Around the Portfolios

Linn Energy
(Nasdaq: LINE)

Another month, another bad review for Linn Energy from Barron’s, which has just published an update on allegations of accounting derring-do that thoroughly failed to impress the market in February. The thrust now as then was that Linn’s overvalued, its rollup strategy doomed and its performance disappointing. The distributions under underwritten in part by hedges that will eventually come off the books, which is the part that’s credible.

As for comparing Linn’s valuation with that of ExxonMobil (NYSE: XOM), Chevron (NYSE: CVX) and other C corps, the article ignores overall MLP valuations, investors’ growing preference for regular income, as well as the common temptation to defer taxes on that income for many years, and possibly forever.

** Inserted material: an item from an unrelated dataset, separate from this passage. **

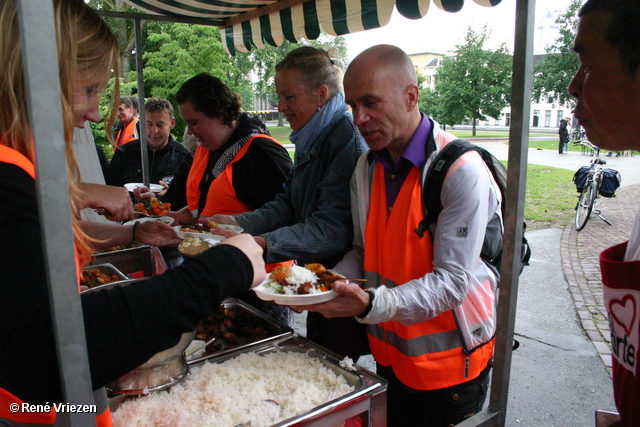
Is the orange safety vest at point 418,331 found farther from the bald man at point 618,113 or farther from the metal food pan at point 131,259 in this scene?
the metal food pan at point 131,259

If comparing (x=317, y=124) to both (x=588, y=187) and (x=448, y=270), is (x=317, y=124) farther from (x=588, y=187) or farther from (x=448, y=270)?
(x=588, y=187)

It also ignores some important numbers. Like 34 percent, which was the effective tax rate Linn Energy takeover target Berry Petroleum (NYSE: BRY) paid on its earnings last year. Institutions and mutual funds make up 93 percent of Berry’s shareholder base. Those that wish to keep shares of Linn affiliate Linn Co (Nasdaq: LNCO) after the merger due to be concluded by June 30 get to retain an income stream from the old Berry assets, now shielded from the corporate income tax. Or they can sell and keep the 20 percent deal premium.

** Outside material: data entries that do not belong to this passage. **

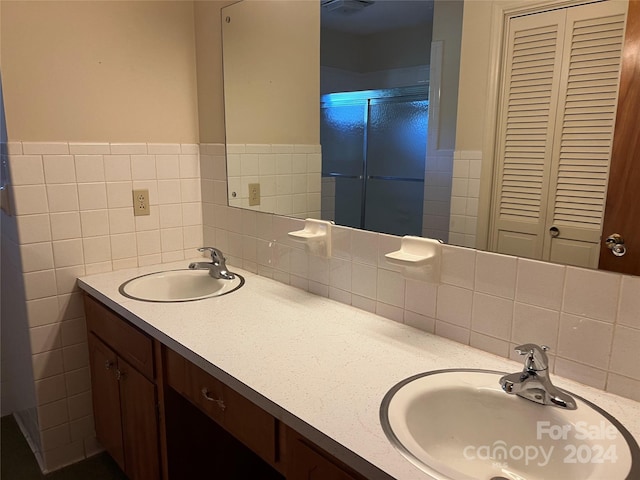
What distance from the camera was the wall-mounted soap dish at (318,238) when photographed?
162cm

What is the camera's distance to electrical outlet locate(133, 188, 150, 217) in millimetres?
2012

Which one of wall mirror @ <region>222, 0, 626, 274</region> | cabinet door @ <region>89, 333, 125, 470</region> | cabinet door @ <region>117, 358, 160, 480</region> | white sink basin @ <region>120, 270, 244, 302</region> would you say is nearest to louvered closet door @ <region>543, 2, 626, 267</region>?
wall mirror @ <region>222, 0, 626, 274</region>

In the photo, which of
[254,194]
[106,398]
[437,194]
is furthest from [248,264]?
[437,194]

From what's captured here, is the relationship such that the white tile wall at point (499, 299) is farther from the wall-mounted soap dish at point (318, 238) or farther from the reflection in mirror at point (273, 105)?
the reflection in mirror at point (273, 105)

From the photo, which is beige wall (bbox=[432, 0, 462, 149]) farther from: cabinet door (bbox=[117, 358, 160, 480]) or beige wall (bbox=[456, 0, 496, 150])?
cabinet door (bbox=[117, 358, 160, 480])

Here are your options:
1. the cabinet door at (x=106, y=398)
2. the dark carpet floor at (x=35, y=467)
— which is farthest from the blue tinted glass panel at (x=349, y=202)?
the dark carpet floor at (x=35, y=467)

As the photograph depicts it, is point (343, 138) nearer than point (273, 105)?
Yes

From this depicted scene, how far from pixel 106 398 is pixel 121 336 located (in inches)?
15.3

Keep in mind that Berry shares are now trading roughly at Linn’s original offer price, while many comparable stocks have sagged in the interim. And also of course that Linn can pay that premium and still increase make a deal immediately accretive to its cash fow and distributions, thanks to its premium valuation.

That premium may be a byproduct of the units’ spectacular run since the IPO, or it could be just down to plain old tax arbitrage. Say you’re the controlling shareholder of an oil company. Would you rather pay a third of earnings out in corporate income tax or sell to a master limited partnership in exchange for units which will defer most of the tax bill for many years and possibly permanently upon death? The Berry deal confers a first-mover advantage on Linn in the race to shield the most energy profits from the corporate income tax. The fact that Linn has a bad quarter or that it’s got a lot of room for error is going to be overshadowed soon enough by Berry’s added heft and other deals, now that the company has secured $1 billion in extra bank credit.

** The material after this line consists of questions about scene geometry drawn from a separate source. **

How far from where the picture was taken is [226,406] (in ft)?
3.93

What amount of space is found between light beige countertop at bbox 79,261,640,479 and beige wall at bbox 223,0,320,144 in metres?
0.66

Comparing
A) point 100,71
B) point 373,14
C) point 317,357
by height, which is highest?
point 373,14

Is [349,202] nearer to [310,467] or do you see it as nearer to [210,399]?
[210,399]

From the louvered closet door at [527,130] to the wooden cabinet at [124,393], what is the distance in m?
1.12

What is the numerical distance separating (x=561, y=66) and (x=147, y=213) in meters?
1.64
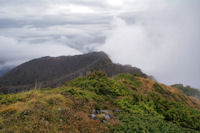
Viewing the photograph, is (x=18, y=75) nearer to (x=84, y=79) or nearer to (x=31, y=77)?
(x=31, y=77)

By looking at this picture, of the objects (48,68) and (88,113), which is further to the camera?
(48,68)

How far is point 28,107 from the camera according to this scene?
6.87 meters

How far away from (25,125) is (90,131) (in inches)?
93.2

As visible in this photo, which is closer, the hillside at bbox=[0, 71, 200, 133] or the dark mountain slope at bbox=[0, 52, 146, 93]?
the hillside at bbox=[0, 71, 200, 133]

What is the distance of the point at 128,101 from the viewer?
10.1 meters

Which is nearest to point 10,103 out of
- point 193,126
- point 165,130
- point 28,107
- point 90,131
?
point 28,107

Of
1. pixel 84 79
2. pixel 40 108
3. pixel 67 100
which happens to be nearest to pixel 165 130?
pixel 67 100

That was the point Wells Fargo made today in response to the Barron’s piece. “We continue to believe LINE’s distribution is secure and poised to grow at a mid-single-digit annual growth rate over the next five years,” the Wells Fargo analyst wrote. Also, “we continue to believe the LNCO financing vehicle provides the company with a competitive advantage and could help both support distribution growth and improve Linn’s leverage ratios over the coming years.”

The timing of the Barron’s piece is curious, coming as it did the weekend before an ex-dividend date and ahead of the expected merger consummation. The only “new news” was the update on Linn’s disappointing quarter and the fact that there were now names attached to what had previously been anonymous sources.

These are not names patient Linn investors need to sweat. The proprietor of the bearishly disposed hedge fund cited started this shop only in November, reportedly with just $50 million in assets. Among those on the other end of this trade is the investing legend Leon Cooperman, whose Omega Advisors fund held $150 million worth of Linn at year-end. Reputation and size aren’t everything in the investing game, of course, But they can provide important clues. We’re sticking with our call to buy LINE below $40.